- Source text -
Christmas Cranberry Roll-Up Cookies
(from Gooseberry Patch’s Old-Fashioned Country Cookies)

2 c. fresh cranberries
1/4 c. sugar
1 t. orange peel
1/4 c. finely chopped almonds
2 c. flour
1/4 t. salt
1 1/2 t. cardamom
1/2 c. unsalted butter
3/4 c. sugar

1 egg

1 t. vanilla

Directions:

1. In a saucepan, combine cranberries, 1/4 c. sugar and zest. Add enough water to partially cover. Cook about 15 minutes, or until berries pop and most of the water has evaporated. Cool mixture.

2. Combine flour and spices. Cream butter, sugar, egg, and vanilla. Add flour mixture.

3. Divide dough in half and chill.

4. Roll dough into 12″x7″ rectangle on parchment paper. Spread cranberries and almonds on each rectangle and then roll each like a jelly roll. Wrap in parchment paper and chill for at least 2 hours (at this point it can be frozen.)

5. Slice roll into 1/4″ slices and bake 1″ apart on lightly greased cookie sheet at 400 degrees for 12 minutes. Cool completely.

Cookies today: 46 (These also made 46 last year too. Weird.)

- Available data -
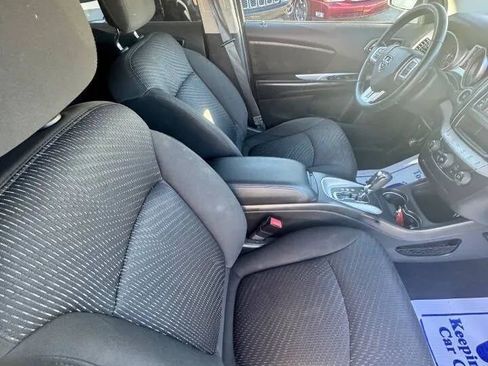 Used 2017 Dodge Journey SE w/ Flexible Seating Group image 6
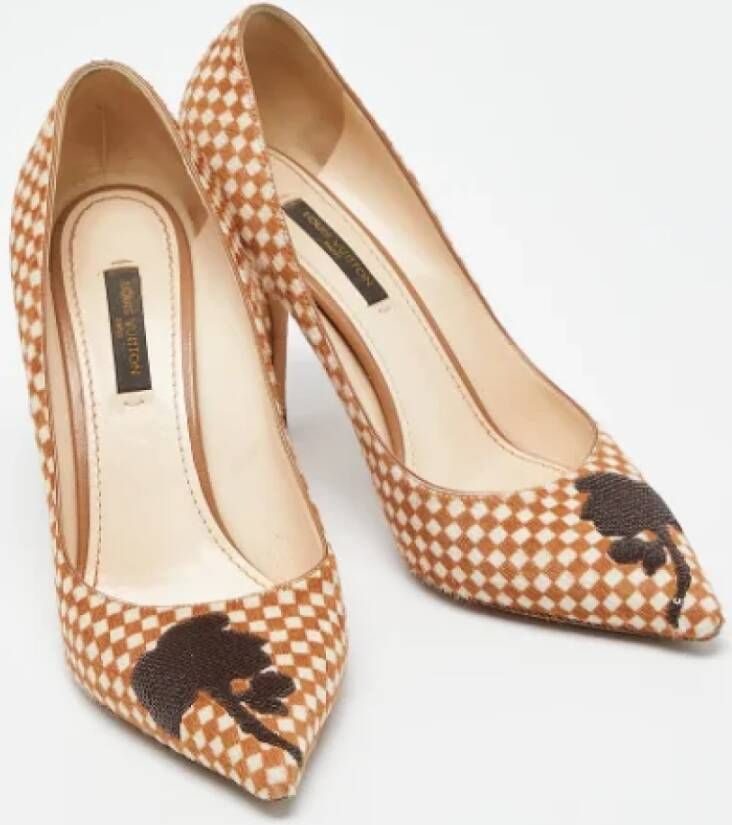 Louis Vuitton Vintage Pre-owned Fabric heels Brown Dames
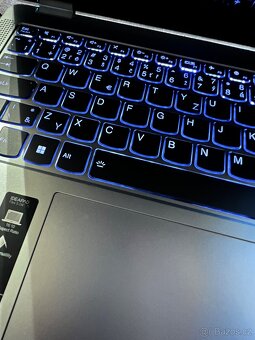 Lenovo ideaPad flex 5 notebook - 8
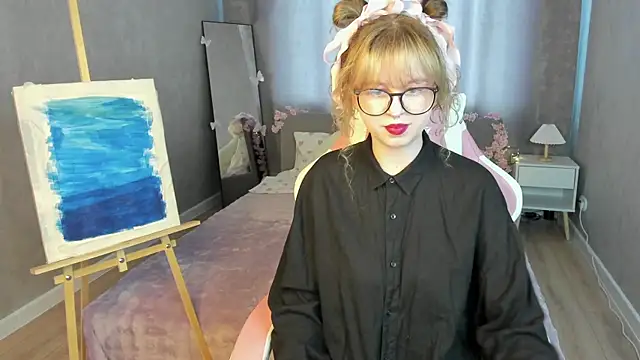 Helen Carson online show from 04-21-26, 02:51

- Problems to solve -
A - According to the recipe, how long should the cranberry mixture cook in the saucepan?
B - Rewrite the recipe from "5. Slice roll" up to and including "year too. Weird.)", changing "400 degrees" to "375 degrees".
C - Decide whether each statement agrees with the recipe, answering yes or no and quoting the words that decide it: (i) The dough is divided in half and chilled. (ii) The cookies bake at 350 degrees. (iii) The wrapped rolls can be frozen.
The listing comes from a separate source.

- Answers for the exercise -
A - About 15 minutes, or until the berries pop and most of the water has evaporated.

B -
5. Slice roll into 1/4″ slices and bake 1″ apart on lightly greased cookie sheet at 375 degrees for 12 minutes. Cool completely.

Cookies today: 46 (These also made 46 last year too. Weird.)

C -
(i) Yes: "Divide dough in half and chill."
(ii) No: "at 400 degrees for 12 minutes"
(iii) Yes: "(at this point it can be frozen.)"